It can be super scary to stand back and ask yourself, really, if it's time to make that career change you've been dreaming of, or take that trip you've always promised yourself. Asking tough questions is one of the things you do with your therapist, and it's no coincidence that when you're brave enough to ask the hardest questions, you grow the most.
Sometimes, even and perhaps especially when you're taking good care of yourself, you realize that certain friendships aren't what they once were. That can be benign, like growing apart after college or moving. It can also be less benign, like with toxic friendships that require you to make yourself small so someone else can be comfortable. Even if they're not doing it on purpose, it can still damage your self-image and esteem. Checking in with yourself about what you're getting out of a relationship and how this person makes you feel will help you make sure you're protecting yourself, your time, and your emotional energy. As for the friendships that you decide are worth your time and effort, they're sure to get stronger when you're clear about what you need and expect.
The sensation of flying by the proverbial seat of your pants isn't pleasant. Knowing with a fair amount of certainty and consistency what you're going to be doing from one day to the next is a strategy to get all your stuff
done. Scheduling your time so that you've got enough time for all your obligations and yourself is such an important way to make sure you're carving out enough time and emotional space to carve for yourself.
Coordinating schedules between you and your friends can be frustrating, but it'll only make your friendships stronger when you're intentional about your time together. "Scheduling reoccurring friend dates is an easy way to prioritize friend time," DiFranco tells Bustle. "If you have a book club every third Tuesday or walk with a buddy every Monday after work, you don’t have to go through the trouble of finding a time that works for everyone’s schedule." These kinds of scheduling hacks can help you feel more organized, all the while making sure that the friendships you want to cultivate aren't accidentally falling by the wayside.
It's great to make consistent time for your friends, but it can also be solid self-care to just say no. Being selfish isn't necessarily a bad thing, especially when selfishness means asserting what you need. If you're the type of person who tends to put others first (I see you, fellow Hufflepuffs), you might be used to defining friendships as "I give so much and sometimes I get." You deserve to "get," too.
Your relationships can be just as much "get" as they are "give," though, and
that doesn't make you a bad friend. The act of love and trust involved in saying, "hey, can it be 'me' time now?" is profoundly intimate. And intimacy is exactly what you're looking for in your close friendships, so really, everybody wins.

* * *

## Aim of the exercise
Update the passage on self-care and friendships, starting with "It's great to" and going on through "really, everybody wins.", and use "poor friend" in place of "bad friend".

## Supplied data
* * *

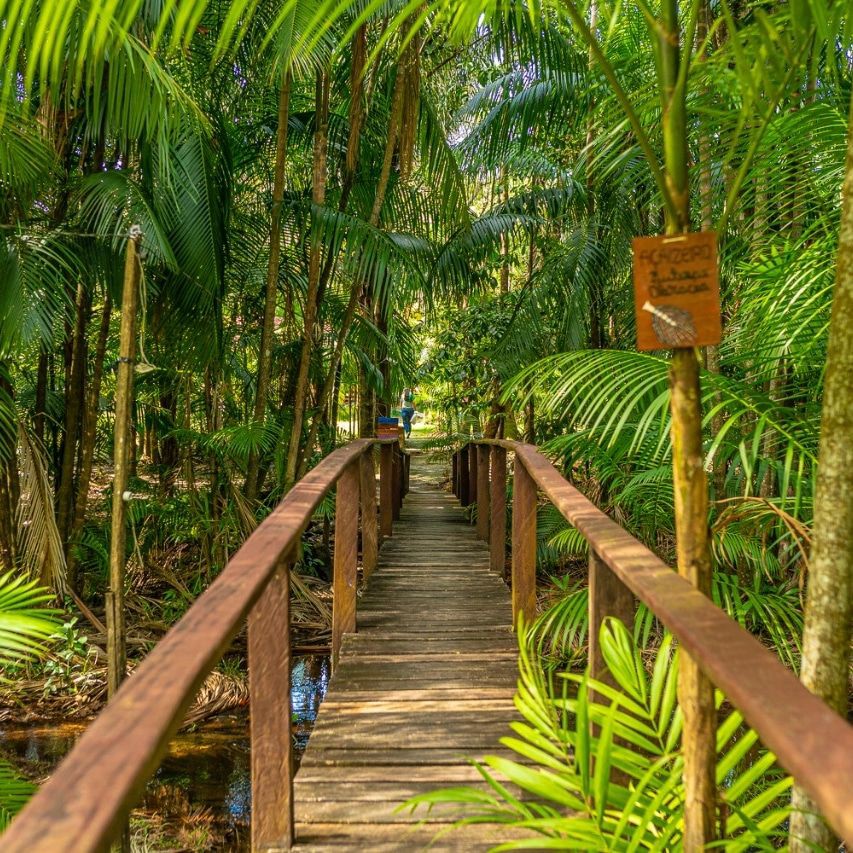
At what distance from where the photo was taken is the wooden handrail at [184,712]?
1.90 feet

* * *

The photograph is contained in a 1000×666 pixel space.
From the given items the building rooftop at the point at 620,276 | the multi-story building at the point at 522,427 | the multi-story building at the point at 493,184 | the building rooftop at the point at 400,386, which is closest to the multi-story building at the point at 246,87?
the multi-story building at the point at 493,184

* * *

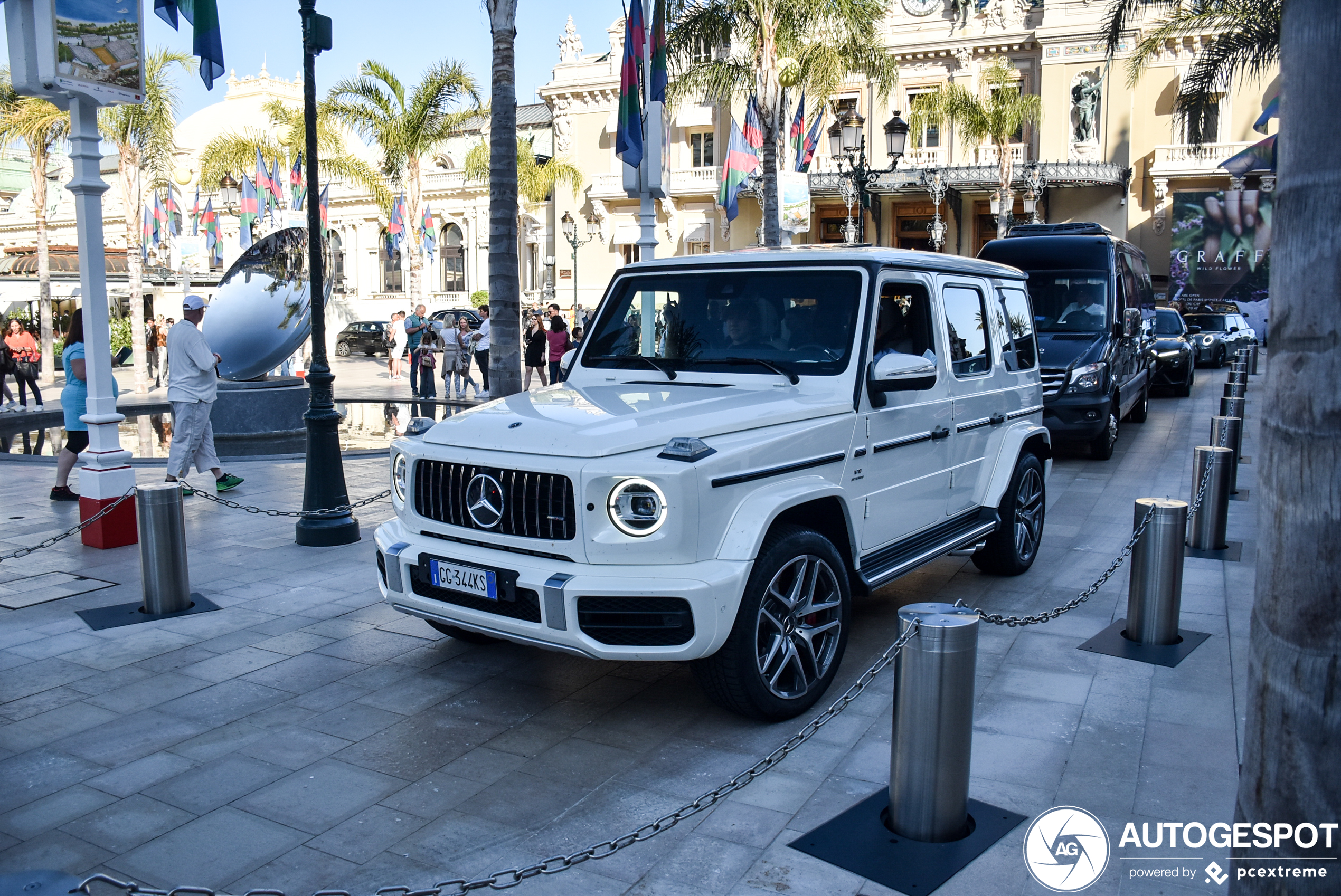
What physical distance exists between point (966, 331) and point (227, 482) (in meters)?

* * *

## Written reply
It's great to make consistent time for your friends, but it can also be solid self-care to just say no. Being selfish isn't necessarily a bad thing, especially when selfishness means asserting what you need. If you're the type of person who tends to put others first (I see you, fellow Hufflepuffs), you might be used to defining friendships as "I give so much and sometimes I get." You deserve to "get," too.
Your relationships can be just as much "get" as they are "give," though, and
that doesn't make you a poor friend. The act of love and trust involved in saying, "hey, can it be 'me' time now?" is profoundly intimate. And intimacy is exactly what you're looking for in your close friendships, so really, everybody wins.